Em um roteiro linear e leve, delicadamente construído com um humor sutil, o filme trata sobre frustração das expectativas, sobre os altos e baixos da vida real. Trata da vida das pessoas comuns. É justamente isso que chama a atenção: Frances não é a mais bonita, nem a mais talentosa. Ela não é inatingível pelo seus problemas, bem como não tem características que a dêem destaque. Esse anti-heroísmo dado à protagonista da trama, é o que o faz tão identificável. Todos temos ou teremos um pouco de Frances: ela é livre, brinca, troca confidências com sua melhor amiga, se diverte, mas também cansa, e nem por isso desiste. É uma adulta que ainda se permite desfrutar de algumas vantagens da juventude, e que segue em busca dos seus objetivos enquanto as pessoas da sua idade já parecem “completas”, falando sobre casar e ter filhos.

Durante todo o filme, nos sentimos amigos de Frances. A forma que a trama é construída, com sua simplicidade e sutileza, além da excelente atuação de Greta, faz com que criemos uma empatia pela protagonista e saibamos a admirar, não pelos seus feitos e conquistas, mas pela sua essência. Mesmo com as coisas não indo bem, Frances irradia positividade. Por trás do seu jeito ingênuo e desajeitado, a bailarina carrega consigo uma grande bagagem de persistência e otimismo. Em diversos momentos acreditamos que ela vai desabar, mas Frances segue vendo um copo meio cheio onde a maioria das pessoas veria um copo meio vazio.
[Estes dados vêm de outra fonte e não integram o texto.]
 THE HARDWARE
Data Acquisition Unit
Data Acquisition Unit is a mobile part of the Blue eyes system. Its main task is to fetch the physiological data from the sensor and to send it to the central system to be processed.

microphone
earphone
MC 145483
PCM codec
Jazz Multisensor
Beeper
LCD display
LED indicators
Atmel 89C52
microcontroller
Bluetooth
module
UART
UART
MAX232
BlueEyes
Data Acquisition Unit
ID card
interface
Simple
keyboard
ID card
Toda a trama se passa em preto e branco, o que deixa o filme ainda mais especial, pois parece concretizar na imagem as relações frias e monocromáticas que rodeiam Frances, de alma colorida. O filme inclusive brinca o tempo todo com o preto e branco, contrastando-o com recursos modernos, como cartões de créditos, e-mails, computadores e celulares, os quais a protagonista parece não ter se adaptado ao uso. A trilha sonora completa o enredo, com destaque à canção Modern Love, de David Bowie, que é muito bem colocada em uma das cenas mais emblemáticas do filme. Frances corre pelas ruas de Nova York embalada pela canção que tem como refrão a frase “But I try, I try”, que nada menos é o que a personagem faz durante todo o filme: tenta.

Em suma, o filme é um belo exemplo de como a simplicidade e as sutileza também conseguem desenvolver uma narrativa que cativa e emociona. É uma excelente história de uma personagem original e carismática, que assim como nós, diariamente busca e luta pelo objetivo e significado de sua existência.

Resenha crítica. Trabalho produzido para a disciplina de Jornalismo Opinativo, ministrada pelo professor Basílio Sartor. Porto Alegre, maio de 2018.